*What the task requires*.
Copy out the records word for word, from the line containing "How great is" through the last line of the records, including both of those lines.
= = = = = = =
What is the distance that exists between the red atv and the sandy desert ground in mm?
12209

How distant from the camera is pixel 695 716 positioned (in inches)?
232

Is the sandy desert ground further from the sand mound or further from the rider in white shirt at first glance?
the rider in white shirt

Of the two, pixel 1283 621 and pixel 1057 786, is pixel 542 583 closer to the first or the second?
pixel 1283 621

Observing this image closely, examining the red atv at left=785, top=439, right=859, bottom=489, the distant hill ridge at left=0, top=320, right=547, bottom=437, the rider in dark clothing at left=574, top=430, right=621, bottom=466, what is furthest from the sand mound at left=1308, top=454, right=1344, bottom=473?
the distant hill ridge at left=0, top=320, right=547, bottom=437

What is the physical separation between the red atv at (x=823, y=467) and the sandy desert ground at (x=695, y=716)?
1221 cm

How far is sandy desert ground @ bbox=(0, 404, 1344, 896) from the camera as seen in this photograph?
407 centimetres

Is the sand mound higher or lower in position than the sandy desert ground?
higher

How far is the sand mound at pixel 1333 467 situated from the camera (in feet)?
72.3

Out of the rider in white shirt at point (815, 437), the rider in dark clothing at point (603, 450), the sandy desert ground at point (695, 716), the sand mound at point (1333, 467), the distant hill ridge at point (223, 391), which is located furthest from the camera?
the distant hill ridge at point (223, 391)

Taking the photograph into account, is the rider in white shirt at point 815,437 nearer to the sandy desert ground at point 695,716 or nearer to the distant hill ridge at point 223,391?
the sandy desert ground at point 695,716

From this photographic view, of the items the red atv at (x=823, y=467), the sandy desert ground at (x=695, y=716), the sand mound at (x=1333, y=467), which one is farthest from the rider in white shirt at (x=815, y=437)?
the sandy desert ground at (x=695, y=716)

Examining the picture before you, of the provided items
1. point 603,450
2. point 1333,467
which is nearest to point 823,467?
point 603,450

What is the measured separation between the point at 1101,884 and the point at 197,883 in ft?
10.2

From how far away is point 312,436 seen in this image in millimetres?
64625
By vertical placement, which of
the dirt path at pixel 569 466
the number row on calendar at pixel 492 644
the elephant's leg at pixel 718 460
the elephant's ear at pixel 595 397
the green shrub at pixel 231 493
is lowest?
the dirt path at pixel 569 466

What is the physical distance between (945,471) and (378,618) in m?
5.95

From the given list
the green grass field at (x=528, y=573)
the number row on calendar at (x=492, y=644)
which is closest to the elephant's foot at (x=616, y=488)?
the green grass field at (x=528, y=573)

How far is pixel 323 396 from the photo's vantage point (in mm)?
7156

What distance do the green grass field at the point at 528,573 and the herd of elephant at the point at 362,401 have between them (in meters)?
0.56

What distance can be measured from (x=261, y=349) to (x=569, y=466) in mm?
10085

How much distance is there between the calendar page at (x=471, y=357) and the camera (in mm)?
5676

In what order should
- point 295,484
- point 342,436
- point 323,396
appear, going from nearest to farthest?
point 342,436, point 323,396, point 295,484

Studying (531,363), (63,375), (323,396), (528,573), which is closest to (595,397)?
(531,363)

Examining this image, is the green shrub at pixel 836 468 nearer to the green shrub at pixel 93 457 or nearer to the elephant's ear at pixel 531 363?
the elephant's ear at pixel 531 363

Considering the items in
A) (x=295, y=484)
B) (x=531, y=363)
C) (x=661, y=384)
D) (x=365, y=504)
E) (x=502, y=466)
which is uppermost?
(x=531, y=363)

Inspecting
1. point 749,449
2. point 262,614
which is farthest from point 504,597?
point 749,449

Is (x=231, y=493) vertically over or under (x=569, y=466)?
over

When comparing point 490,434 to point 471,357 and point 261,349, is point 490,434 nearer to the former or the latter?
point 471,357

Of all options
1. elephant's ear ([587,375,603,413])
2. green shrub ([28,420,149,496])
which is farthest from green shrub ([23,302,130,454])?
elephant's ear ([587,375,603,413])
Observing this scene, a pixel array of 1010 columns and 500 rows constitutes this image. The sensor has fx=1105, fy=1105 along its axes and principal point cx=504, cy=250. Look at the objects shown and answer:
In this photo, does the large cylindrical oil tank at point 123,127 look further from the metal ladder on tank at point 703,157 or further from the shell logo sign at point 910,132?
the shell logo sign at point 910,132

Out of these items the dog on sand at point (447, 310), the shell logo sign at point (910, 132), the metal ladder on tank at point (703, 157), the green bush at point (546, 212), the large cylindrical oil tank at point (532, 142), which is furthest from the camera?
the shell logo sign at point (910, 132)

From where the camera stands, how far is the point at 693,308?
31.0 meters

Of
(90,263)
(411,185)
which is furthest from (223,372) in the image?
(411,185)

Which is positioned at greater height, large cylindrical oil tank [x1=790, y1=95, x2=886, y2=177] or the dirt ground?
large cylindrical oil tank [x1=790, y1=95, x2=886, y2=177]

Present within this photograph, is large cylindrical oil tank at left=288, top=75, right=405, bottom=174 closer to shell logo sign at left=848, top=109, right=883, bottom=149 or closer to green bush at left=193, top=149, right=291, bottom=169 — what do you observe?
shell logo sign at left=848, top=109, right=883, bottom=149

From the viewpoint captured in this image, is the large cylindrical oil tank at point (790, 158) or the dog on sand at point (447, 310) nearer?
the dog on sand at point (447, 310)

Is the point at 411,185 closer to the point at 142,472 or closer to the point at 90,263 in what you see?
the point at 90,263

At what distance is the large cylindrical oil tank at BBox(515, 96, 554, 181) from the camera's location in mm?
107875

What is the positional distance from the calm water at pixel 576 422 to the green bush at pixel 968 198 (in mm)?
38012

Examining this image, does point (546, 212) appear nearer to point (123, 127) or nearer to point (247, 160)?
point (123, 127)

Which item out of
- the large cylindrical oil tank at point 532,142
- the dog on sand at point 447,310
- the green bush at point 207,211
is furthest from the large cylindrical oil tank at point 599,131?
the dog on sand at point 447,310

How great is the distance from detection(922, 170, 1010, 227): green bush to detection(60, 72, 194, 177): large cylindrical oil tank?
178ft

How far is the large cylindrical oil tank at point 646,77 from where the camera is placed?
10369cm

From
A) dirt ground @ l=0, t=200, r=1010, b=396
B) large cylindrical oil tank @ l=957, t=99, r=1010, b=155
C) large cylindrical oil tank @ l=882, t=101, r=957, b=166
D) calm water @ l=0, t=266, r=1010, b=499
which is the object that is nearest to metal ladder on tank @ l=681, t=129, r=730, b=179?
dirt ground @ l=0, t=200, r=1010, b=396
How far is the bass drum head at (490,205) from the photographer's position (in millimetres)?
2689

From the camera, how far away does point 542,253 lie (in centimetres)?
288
= = = = = = =
*Solution to the problem*.
How great is the distance from detection(922, 170, 1010, 227): green bush to detection(60, 72, 194, 177): large cylindrical oil tank?
178ft

How far is the large cylindrical oil tank at point 646,77 from where the camera is placed?
10369cm

From
A) dirt ground @ l=0, t=200, r=1010, b=396
B) large cylindrical oil tank @ l=957, t=99, r=1010, b=155
C) large cylindrical oil tank @ l=882, t=101, r=957, b=166
D) calm water @ l=0, t=266, r=1010, b=499
which is the object that is nearest to metal ladder on tank @ l=681, t=129, r=730, b=179?
dirt ground @ l=0, t=200, r=1010, b=396
How far is the bass drum head at (490,205) from the photographer's position (in millimetres)?
2689

From the camera, how far away does point 542,253 lie (in centimetres)?
288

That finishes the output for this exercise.